It seems to me that the topic of Law of Attraction in general and affirmations specifically are not quite so much on everyone’s minds (and in their newsletters) as they were a few years ago. Could be because I’ve unsubscribed to lots of junky, hype-y content or could be that it’s simply not as hot a topic as it was back when The Secret was newly published and featured on Oprah and other media.
I’m writing about affirmations today because I think affirmations have value when we understand what they can and cannot do.
First, what is an affirmation?
Danea Horn of Creative Affirmations defines an affirmation as a statement of an intention you would like to manifest in your life, or a target feeling.
Affirmations are stated in present tense although they may not have actually occurred yet. When we recite or write an affirmation that is not yet true—they call it “manifested”—we know that it is not true. We manage this by not dwelling on how it has not yet manifested and instead let this recognition pass by.
I have found affirmations to be helpful in my life, but they can also be misused to promote craziness.
I believe that affirmations can help us achieve peace of mind and help us calm ourselves when we are stressed or nervous, especially about our work and getting clients. Saying them in a calm, meditative tone promotes more effective planning and implementation of our work and sleep that is more relaxing. Yes, affirmations work.
Because much of the benefit comes from improving our mental outlook and developing a state of mind that quiets frantic or nervous thoughts, it benefits us whether or not we practice a religion. (Prayers are a type of affirmation, I believe.)

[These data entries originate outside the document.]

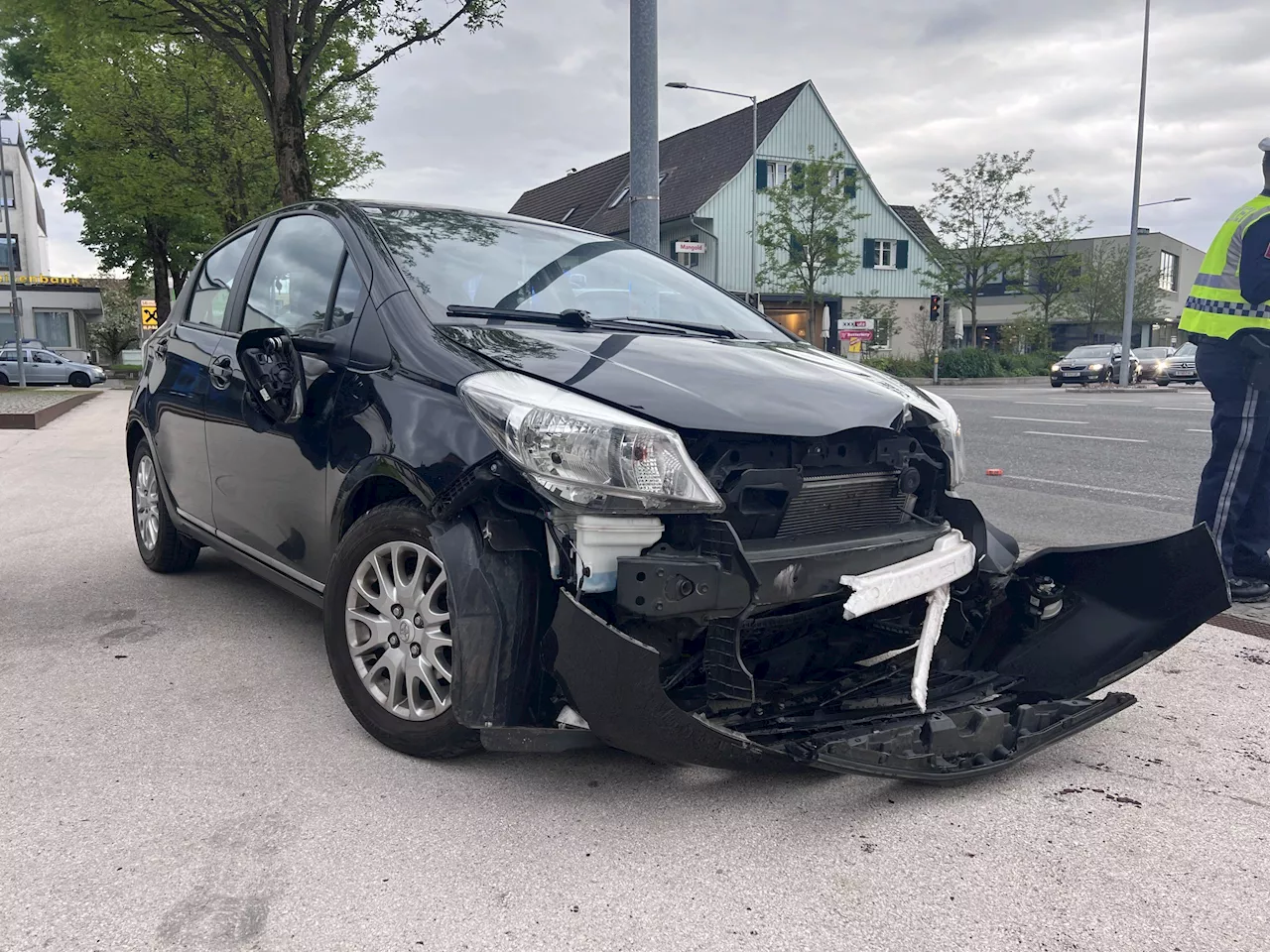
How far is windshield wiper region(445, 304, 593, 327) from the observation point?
3070 mm

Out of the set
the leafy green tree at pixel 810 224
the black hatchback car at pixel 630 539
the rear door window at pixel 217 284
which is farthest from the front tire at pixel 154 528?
the leafy green tree at pixel 810 224

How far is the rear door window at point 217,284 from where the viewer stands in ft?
14.0

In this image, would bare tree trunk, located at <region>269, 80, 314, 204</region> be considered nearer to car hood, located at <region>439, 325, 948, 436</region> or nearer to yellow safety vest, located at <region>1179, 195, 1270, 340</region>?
yellow safety vest, located at <region>1179, 195, 1270, 340</region>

Affirmations are not magic. It’s not like repeating “abracadabra” and poof, we have won the lottery or landed the job of our dreams in 24 hours. Working with affirmations does not suddenly allow the impossible to be possible. Affirmations do not bring back the dead or make us millionaires on the spot.
Affirmations are most effective when combined with real-world effort to bring about results. If we want more and/or better freelance and consulting clients, it takes marketing too.
What’s scary to me is when people take absurd actions to “prove to the universe” that they trust in their affirmations. They may schedule their wedding and hire a caterer although they aren’t even dating anyone. They claim this demonstrates faith in their stated belief. To me, this is foolish.
There are people who buy things they can’t afford and use their credit cards to the limits to “manifest” the affirmation to which they have committed. They have adopted a “wealthy mindset” and live their lives to practice this mindset. This is dangerous.
When building our businesses, it may be appropriate to finance training or other expenses with a credit card or loans. However, I don’t recommend charging more than what you can pay the minimum on simply because you are counting on a huge block of new business. Perhaps some people have become rich, but others have gone bankrupt from such practices.
Freelancing, consulting and other styles of self-employment are challenging. We must build our morale without an external structure, such as managerial supervision and assigned objectives, to keep us functioning. It’s as easy to curl up in bed or deaden our emotions in front of junk TV as to build our business.
We each need to find ways to support our own mental well-being and more forward. Affirmations can be very helpful . . . if used wisely.
What do you think about affirmations? What has been your experience?